— begin MATERIAL TO PROCESS —

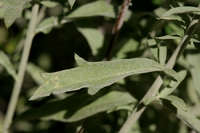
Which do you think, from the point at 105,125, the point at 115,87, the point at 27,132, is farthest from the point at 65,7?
the point at 27,132

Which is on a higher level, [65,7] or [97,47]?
[65,7]

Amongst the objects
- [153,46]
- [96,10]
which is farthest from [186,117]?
[96,10]

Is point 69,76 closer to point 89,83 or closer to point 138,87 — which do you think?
point 89,83

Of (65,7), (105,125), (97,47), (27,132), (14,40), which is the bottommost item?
(27,132)

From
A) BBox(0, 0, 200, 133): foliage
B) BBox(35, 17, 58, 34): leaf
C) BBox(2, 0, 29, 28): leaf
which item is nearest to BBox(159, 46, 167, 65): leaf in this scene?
BBox(0, 0, 200, 133): foliage

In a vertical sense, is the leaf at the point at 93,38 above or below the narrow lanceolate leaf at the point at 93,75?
below

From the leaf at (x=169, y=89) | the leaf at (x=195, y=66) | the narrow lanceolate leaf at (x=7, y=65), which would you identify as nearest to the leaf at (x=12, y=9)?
the narrow lanceolate leaf at (x=7, y=65)

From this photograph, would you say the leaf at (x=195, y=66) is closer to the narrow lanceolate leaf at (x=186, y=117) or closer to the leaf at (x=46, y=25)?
the narrow lanceolate leaf at (x=186, y=117)

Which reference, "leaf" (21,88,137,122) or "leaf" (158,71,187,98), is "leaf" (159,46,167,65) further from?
"leaf" (21,88,137,122)
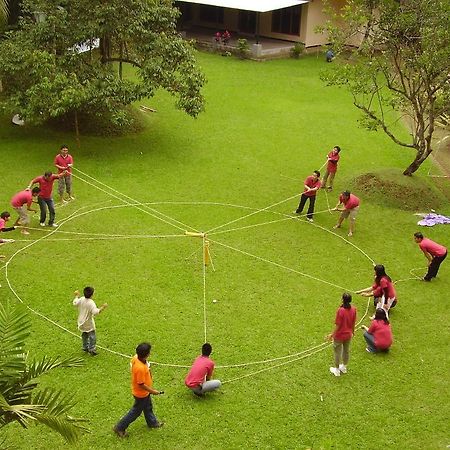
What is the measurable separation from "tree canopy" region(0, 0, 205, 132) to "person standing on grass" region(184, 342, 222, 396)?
8933 millimetres

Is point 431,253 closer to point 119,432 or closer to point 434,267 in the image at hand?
point 434,267

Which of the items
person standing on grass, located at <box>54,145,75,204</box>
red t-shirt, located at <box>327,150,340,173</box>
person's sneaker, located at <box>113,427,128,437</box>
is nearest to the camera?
person's sneaker, located at <box>113,427,128,437</box>

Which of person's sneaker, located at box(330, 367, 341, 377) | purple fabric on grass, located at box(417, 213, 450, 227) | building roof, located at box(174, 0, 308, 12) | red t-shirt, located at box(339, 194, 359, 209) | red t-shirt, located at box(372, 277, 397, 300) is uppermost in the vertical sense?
building roof, located at box(174, 0, 308, 12)

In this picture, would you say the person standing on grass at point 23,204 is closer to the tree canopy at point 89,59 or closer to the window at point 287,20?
the tree canopy at point 89,59

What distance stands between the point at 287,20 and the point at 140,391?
26806 mm

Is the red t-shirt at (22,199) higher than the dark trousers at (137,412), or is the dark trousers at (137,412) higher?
the red t-shirt at (22,199)

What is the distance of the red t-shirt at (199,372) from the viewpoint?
7.73 meters

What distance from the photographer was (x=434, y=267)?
11.1 meters

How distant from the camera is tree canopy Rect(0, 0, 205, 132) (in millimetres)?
14828

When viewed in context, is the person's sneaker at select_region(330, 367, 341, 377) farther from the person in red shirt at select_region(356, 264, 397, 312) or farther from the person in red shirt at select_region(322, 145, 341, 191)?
the person in red shirt at select_region(322, 145, 341, 191)

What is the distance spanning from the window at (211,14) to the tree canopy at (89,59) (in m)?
16.4

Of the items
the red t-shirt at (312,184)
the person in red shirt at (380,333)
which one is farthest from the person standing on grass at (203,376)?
the red t-shirt at (312,184)

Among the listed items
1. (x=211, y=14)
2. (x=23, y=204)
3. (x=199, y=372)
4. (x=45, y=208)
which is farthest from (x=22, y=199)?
(x=211, y=14)

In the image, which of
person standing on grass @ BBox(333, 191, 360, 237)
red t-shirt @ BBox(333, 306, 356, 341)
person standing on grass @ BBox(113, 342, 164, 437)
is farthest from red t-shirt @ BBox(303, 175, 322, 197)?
person standing on grass @ BBox(113, 342, 164, 437)
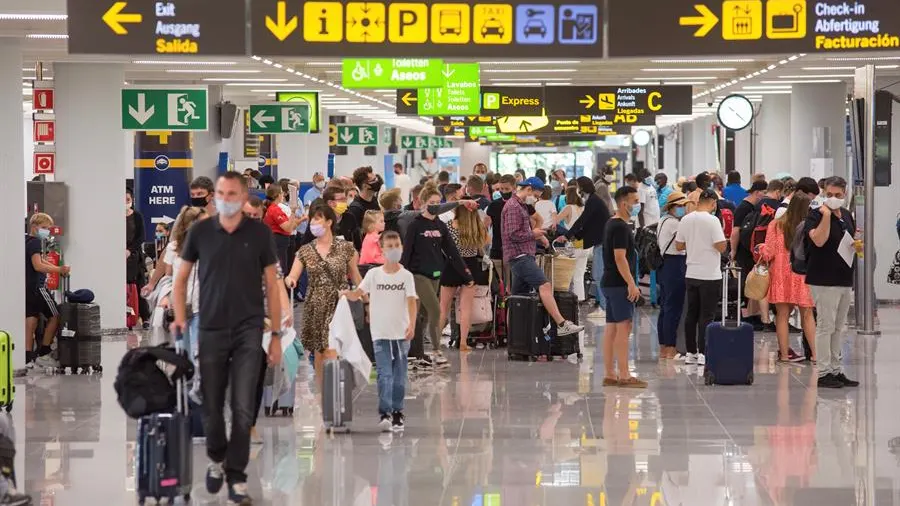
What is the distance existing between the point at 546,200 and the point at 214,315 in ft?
41.8

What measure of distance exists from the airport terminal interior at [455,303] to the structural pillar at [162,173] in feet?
0.11

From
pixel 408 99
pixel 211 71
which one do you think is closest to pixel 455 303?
pixel 211 71

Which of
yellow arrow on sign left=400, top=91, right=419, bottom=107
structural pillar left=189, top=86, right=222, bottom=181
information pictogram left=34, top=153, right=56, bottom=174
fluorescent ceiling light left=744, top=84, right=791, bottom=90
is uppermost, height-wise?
fluorescent ceiling light left=744, top=84, right=791, bottom=90

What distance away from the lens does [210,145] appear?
945 inches

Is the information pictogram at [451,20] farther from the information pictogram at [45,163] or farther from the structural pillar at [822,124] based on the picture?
the structural pillar at [822,124]

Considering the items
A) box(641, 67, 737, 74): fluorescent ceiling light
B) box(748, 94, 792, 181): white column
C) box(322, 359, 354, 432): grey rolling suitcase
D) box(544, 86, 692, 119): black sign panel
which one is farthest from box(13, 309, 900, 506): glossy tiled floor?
box(748, 94, 792, 181): white column

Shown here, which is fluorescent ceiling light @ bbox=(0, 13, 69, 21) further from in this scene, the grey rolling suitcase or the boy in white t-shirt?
the grey rolling suitcase

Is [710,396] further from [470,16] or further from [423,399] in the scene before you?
[470,16]

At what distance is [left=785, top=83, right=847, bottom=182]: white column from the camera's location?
2345cm

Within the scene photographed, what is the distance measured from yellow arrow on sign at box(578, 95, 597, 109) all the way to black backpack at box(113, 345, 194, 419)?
16560mm

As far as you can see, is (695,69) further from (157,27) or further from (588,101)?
(157,27)

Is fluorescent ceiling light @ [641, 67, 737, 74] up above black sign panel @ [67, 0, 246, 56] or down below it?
above

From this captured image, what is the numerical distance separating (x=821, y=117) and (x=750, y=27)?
13423 millimetres

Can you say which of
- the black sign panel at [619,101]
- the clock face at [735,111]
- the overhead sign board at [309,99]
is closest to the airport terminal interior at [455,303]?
the black sign panel at [619,101]
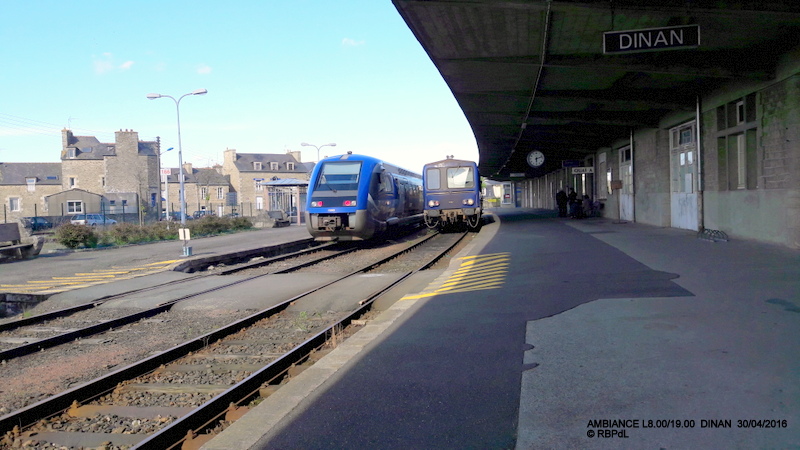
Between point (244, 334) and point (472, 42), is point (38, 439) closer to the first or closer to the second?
point (244, 334)

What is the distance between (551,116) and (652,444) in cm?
1973

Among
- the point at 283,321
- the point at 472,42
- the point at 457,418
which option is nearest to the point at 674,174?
the point at 472,42

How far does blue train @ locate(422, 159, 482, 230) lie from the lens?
25.8 metres

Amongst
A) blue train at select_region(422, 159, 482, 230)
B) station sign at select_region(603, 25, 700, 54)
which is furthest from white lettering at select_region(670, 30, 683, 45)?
blue train at select_region(422, 159, 482, 230)

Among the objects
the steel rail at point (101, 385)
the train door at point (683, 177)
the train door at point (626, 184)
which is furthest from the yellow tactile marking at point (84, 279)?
the train door at point (626, 184)

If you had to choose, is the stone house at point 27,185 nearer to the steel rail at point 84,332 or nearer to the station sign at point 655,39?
the steel rail at point 84,332

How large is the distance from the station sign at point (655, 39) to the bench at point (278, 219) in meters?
32.2

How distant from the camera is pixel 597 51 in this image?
13.8 meters

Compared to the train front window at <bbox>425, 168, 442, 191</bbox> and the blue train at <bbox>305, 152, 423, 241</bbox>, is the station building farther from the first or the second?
the blue train at <bbox>305, 152, 423, 241</bbox>

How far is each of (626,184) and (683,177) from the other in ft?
22.9

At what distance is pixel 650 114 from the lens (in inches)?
775

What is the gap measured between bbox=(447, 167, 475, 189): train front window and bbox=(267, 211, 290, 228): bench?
17.7m

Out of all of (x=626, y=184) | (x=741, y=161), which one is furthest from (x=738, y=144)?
(x=626, y=184)

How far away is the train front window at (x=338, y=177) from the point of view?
19.8 m
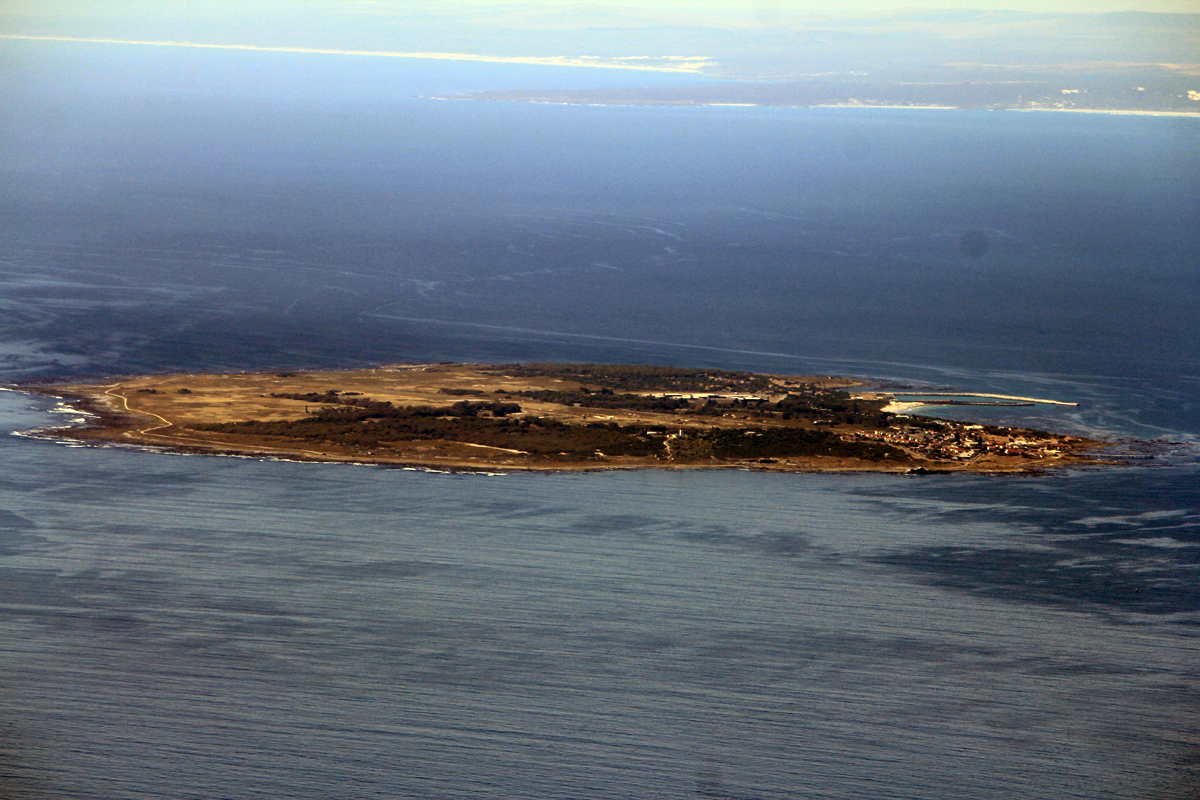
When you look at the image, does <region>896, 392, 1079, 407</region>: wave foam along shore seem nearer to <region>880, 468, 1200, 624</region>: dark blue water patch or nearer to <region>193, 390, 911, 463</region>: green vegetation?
<region>193, 390, 911, 463</region>: green vegetation

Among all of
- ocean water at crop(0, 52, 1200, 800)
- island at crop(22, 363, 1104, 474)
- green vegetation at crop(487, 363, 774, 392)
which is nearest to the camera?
ocean water at crop(0, 52, 1200, 800)

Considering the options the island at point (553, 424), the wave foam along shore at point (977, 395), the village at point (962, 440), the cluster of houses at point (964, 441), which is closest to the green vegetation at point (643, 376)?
the island at point (553, 424)

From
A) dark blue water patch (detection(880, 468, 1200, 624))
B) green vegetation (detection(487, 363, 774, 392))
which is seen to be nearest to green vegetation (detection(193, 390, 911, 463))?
dark blue water patch (detection(880, 468, 1200, 624))

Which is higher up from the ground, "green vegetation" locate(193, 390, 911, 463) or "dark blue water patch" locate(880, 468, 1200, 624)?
"green vegetation" locate(193, 390, 911, 463)

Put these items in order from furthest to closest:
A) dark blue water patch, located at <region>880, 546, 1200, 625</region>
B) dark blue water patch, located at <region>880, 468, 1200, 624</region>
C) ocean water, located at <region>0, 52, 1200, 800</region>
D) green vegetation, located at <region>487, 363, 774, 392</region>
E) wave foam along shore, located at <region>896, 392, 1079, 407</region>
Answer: green vegetation, located at <region>487, 363, 774, 392</region> → wave foam along shore, located at <region>896, 392, 1079, 407</region> → dark blue water patch, located at <region>880, 468, 1200, 624</region> → dark blue water patch, located at <region>880, 546, 1200, 625</region> → ocean water, located at <region>0, 52, 1200, 800</region>

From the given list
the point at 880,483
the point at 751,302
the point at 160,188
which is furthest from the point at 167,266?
the point at 880,483

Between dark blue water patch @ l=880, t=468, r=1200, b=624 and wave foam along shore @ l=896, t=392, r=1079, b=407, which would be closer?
dark blue water patch @ l=880, t=468, r=1200, b=624
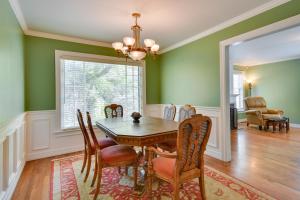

— end MATERIAL TO PROCESS —

▸ WHAT IS REQUIRED: How many lines of the items above contain the string "shore", with case counting? Reply with the number alone.

▸ EXERCISE SOLUTION: 5